TASK TO COMPLETE:
The records that follow must be repeated verbatim, every one of them.

THE DATA:
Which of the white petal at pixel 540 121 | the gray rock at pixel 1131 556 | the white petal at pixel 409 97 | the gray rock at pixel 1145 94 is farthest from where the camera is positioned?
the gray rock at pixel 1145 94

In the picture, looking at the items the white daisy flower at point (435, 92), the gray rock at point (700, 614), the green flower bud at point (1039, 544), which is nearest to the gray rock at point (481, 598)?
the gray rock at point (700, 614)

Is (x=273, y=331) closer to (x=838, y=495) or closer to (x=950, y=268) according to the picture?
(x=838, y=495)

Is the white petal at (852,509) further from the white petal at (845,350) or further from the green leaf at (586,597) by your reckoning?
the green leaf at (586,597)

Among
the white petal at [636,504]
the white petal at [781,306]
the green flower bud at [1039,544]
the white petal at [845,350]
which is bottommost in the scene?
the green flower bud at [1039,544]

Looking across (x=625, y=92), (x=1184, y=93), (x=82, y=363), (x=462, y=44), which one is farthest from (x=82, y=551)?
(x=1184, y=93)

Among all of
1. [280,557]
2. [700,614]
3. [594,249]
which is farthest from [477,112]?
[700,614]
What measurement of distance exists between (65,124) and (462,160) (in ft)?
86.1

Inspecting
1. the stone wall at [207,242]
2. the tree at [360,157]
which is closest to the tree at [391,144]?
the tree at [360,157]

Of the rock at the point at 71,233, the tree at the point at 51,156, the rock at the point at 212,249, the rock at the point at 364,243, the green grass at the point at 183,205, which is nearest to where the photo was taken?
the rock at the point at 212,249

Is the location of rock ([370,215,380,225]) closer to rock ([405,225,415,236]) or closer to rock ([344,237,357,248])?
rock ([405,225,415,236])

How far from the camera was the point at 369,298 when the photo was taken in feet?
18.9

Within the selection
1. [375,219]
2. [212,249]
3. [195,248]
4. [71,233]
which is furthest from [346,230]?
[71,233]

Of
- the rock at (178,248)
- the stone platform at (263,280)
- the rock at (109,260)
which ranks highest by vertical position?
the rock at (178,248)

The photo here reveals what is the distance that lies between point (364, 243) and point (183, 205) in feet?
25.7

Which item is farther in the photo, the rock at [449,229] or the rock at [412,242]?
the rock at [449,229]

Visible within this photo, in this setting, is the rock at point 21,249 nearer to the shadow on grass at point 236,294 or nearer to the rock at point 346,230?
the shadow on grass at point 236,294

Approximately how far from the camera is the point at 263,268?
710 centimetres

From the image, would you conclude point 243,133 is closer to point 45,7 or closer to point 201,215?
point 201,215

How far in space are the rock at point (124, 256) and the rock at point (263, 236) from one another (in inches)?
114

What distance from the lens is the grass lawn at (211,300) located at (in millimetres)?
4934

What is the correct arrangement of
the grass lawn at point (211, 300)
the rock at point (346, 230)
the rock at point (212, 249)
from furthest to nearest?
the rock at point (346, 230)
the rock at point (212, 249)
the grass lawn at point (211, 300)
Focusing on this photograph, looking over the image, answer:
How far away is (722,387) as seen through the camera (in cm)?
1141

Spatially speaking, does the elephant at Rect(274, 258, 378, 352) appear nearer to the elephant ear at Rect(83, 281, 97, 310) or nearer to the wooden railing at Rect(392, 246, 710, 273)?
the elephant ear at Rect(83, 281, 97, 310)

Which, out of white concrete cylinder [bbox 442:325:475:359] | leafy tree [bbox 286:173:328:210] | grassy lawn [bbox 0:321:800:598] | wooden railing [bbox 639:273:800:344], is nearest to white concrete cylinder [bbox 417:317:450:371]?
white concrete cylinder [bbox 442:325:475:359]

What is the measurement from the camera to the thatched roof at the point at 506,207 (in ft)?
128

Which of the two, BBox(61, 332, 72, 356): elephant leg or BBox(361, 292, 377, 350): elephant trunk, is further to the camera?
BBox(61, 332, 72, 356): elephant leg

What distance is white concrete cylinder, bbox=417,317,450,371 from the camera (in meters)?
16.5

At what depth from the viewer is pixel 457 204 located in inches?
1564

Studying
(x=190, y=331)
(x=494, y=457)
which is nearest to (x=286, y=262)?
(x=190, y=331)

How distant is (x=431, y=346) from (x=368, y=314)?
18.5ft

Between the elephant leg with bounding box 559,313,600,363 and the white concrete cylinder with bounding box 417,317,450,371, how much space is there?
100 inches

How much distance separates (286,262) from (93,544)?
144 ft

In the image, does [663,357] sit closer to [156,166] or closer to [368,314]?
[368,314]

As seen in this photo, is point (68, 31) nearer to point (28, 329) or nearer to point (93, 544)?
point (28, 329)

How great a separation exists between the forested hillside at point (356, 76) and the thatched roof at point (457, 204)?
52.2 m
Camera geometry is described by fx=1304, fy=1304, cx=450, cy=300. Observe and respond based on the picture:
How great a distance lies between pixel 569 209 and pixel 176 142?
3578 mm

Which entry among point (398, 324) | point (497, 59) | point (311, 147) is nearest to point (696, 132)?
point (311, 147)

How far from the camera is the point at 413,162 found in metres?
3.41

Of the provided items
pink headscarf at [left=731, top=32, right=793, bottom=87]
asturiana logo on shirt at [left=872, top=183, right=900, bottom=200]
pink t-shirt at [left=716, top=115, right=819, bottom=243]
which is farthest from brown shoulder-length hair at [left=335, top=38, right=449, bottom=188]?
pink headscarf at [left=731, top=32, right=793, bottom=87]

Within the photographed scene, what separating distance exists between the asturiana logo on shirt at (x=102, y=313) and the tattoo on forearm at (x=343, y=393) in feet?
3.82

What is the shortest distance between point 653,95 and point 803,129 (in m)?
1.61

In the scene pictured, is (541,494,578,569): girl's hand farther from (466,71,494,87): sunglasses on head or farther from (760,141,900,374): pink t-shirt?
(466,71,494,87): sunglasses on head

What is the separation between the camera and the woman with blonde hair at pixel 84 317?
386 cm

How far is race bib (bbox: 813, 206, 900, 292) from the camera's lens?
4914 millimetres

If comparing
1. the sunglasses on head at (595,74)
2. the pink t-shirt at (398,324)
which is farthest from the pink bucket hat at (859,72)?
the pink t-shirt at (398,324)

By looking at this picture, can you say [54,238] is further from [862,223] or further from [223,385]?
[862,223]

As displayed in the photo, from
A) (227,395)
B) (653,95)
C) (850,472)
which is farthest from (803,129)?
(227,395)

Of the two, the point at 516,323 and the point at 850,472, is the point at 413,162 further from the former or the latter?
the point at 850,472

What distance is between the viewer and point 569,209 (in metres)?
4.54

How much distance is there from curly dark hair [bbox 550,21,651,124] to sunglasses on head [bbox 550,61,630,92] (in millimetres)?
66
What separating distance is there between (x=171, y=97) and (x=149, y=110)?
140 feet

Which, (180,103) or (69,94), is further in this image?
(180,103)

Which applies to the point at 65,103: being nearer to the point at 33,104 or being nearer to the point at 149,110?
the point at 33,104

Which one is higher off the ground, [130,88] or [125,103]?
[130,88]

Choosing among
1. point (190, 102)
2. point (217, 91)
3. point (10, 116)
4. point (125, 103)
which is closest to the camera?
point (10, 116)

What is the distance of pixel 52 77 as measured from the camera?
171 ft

SOLUTION BELOW:
Which of the white petal at pixel 540 121 | the gray rock at pixel 1131 556 | the white petal at pixel 409 97 | the gray rock at pixel 1145 94 is farthest from where the camera is positioned?
the gray rock at pixel 1145 94

In the picture, looking at the items the white daisy flower at point (435, 92), the gray rock at point (700, 614), the green flower bud at point (1039, 544), which is nearest to the gray rock at point (481, 598)?
the gray rock at point (700, 614)

Is (x=273, y=331) closer to (x=838, y=495) or closer to (x=950, y=268) according to the picture?
(x=838, y=495)

Is the white petal at (852,509) further from the white petal at (845,350) or further from the green leaf at (586,597) by your reckoning?
the green leaf at (586,597)

Among
the white petal at [636,504]
the white petal at [781,306]
the green flower bud at [1039,544]
the white petal at [845,350]
which is bottommost in the scene?
the green flower bud at [1039,544]

Looking across (x=625, y=92), (x=1184, y=93), (x=82, y=363), (x=462, y=44), which one is farthest from (x=82, y=551)?
(x=1184, y=93)

Among all of
1. [280,557]
2. [700,614]
3. [594,249]
which is farthest from [477,112]?
[700,614]
What measurement of distance exists between (65,124) and (462,160) (in ft)?
86.1

Inspecting
1. the stone wall at [207,242]
2. the tree at [360,157]
which is closest to the tree at [391,144]?
the tree at [360,157]

Of the rock at the point at 71,233, the tree at the point at 51,156, the rock at the point at 212,249, the rock at the point at 364,243, the green grass at the point at 183,205, which is nearest to where the photo was taken?
the rock at the point at 212,249

Is the location of rock ([370,215,380,225]) closer to rock ([405,225,415,236]) or closer to rock ([344,237,357,248])?
rock ([405,225,415,236])

How far from the camera was the point at 369,298 when the photo was taken in feet?
18.9

Within the selection
1. [375,219]
2. [212,249]
3. [195,248]
4. [71,233]
which is furthest from [346,230]?
[71,233]

Of
- the rock at (178,248)
- the stone platform at (263,280)
- the rock at (109,260)
which ranks highest by vertical position?
the rock at (178,248)

The photo here reveals what is the distance that lies between point (364, 243) and point (183, 205) in feet?
25.7

Which item is farther in the photo, the rock at [449,229] or the rock at [412,242]?
the rock at [449,229]

Visible within this photo, in this setting, is the rock at point 21,249 nearer to the shadow on grass at point 236,294 or nearer to the rock at point 346,230?
the shadow on grass at point 236,294

Approximately how far from the camera is the point at 263,268?
710 centimetres

From the image, would you conclude point 243,133 is closer to point 45,7 or closer to point 201,215?
point 201,215

How far in space are the rock at point (124, 256) and the rock at point (263, 236) from one another (in inches)?
114

What distance from the lens is the grass lawn at (211,300) located at (in millimetres)?
4934

What is the correct arrangement of
the grass lawn at point (211, 300)
the rock at point (346, 230)
the rock at point (212, 249)
from furthest to nearest?
the rock at point (346, 230)
the rock at point (212, 249)
the grass lawn at point (211, 300)
Focusing on this photograph, looking over the image, answer:
How far away is (722,387) as seen through the camera (in cm)?
1141

Spatially speaking, does the elephant at Rect(274, 258, 378, 352) appear nearer to the elephant ear at Rect(83, 281, 97, 310) or nearer to the wooden railing at Rect(392, 246, 710, 273)?
the elephant ear at Rect(83, 281, 97, 310)

Which, out of white concrete cylinder [bbox 442:325:475:359] | leafy tree [bbox 286:173:328:210] | grassy lawn [bbox 0:321:800:598] | wooden railing [bbox 639:273:800:344], is nearest to white concrete cylinder [bbox 417:317:450:371]?
white concrete cylinder [bbox 442:325:475:359]

What is the measurement from the camera to the thatched roof at the point at 506,207 (in ft)?
128

Which of the two, BBox(61, 332, 72, 356): elephant leg or BBox(361, 292, 377, 350): elephant trunk, is further to the camera?
BBox(61, 332, 72, 356): elephant leg

What distance is white concrete cylinder, bbox=417,317,450,371 from the camera (in meters)?
16.5

At what depth from the viewer is pixel 457 204 located in inches?
1564

Studying
(x=190, y=331)
(x=494, y=457)
which is nearest to (x=286, y=262)?
(x=190, y=331)

How distant is (x=431, y=346) from (x=368, y=314)?
18.5ft

Between the elephant leg with bounding box 559,313,600,363 and the white concrete cylinder with bounding box 417,317,450,371, how much space is there?
100 inches

How much distance separates (286,262) from (93,544)?
144 ft

In the image, does [663,357] sit closer to [156,166] or closer to [368,314]?
[368,314]

As seen in this photo, is point (68, 31) nearer to point (28, 329) or nearer to point (93, 544)?
point (28, 329)

How great a separation exists between the forested hillside at point (356, 76) and the thatched roof at point (457, 204)?
52.2 m
Camera geometry is described by fx=1304, fy=1304, cx=450, cy=300. Observe and respond based on the picture:
How great a distance lies between pixel 569 209 and pixel 176 142?
3578 mm

Which entry among point (398, 324) | point (497, 59) | point (311, 147) is nearest to point (696, 132)?
point (311, 147)

How far from the camera is the point at 413,162 found in metres?
3.41

Of the provided items
pink headscarf at [left=731, top=32, right=793, bottom=87]
asturiana logo on shirt at [left=872, top=183, right=900, bottom=200]
pink t-shirt at [left=716, top=115, right=819, bottom=243]
which is farthest from brown shoulder-length hair at [left=335, top=38, right=449, bottom=188]?
pink headscarf at [left=731, top=32, right=793, bottom=87]

Within the photographed scene, what separating distance exists between the asturiana logo on shirt at (x=102, y=313) and the tattoo on forearm at (x=343, y=393) in feet?
3.82

What is the shortest distance between point 653,95 and point 803,129 (in m)?
1.61

In the scene pictured, is (541,494,578,569): girl's hand farther from (466,71,494,87): sunglasses on head or farther from (760,141,900,374): pink t-shirt?
(466,71,494,87): sunglasses on head

What is the separation between the camera and the woman with blonde hair at pixel 84 317?
386 cm

How far is race bib (bbox: 813, 206, 900, 292) from the camera's lens?
4914 millimetres

If comparing
1. the sunglasses on head at (595,74)
2. the pink t-shirt at (398,324)
which is farthest from the pink bucket hat at (859,72)?
the pink t-shirt at (398,324)

By looking at this picture, can you say [54,238] is further from [862,223] or further from [223,385]?
[862,223]

As displayed in the photo, from
A) (227,395)
B) (653,95)
C) (850,472)
which is farthest from (803,129)?
(227,395)

Of the two, the point at 516,323 and the point at 850,472, is the point at 413,162 further from the former or the latter?
the point at 850,472

What distance is between the viewer and point 569,209 (in metres)?
4.54

How much distance is there from curly dark hair [bbox 550,21,651,124] to sunglasses on head [bbox 550,61,630,92] (in millimetres)?
66
What separating distance is there between (x=171, y=97) and (x=149, y=110)?
140 feet

Which, (180,103) or (69,94), is further in this image?
(180,103)

Which applies to the point at 65,103: being nearer to the point at 33,104 or being nearer to the point at 149,110?
the point at 33,104

Which one is higher off the ground, [130,88] or [125,103]?
[130,88]

Choosing among
1. point (190, 102)
2. point (217, 91)
3. point (10, 116)
4. point (125, 103)
which is closest to the camera?
point (10, 116)

What is the distance of pixel 52 77 as measured from the camera?
171 ft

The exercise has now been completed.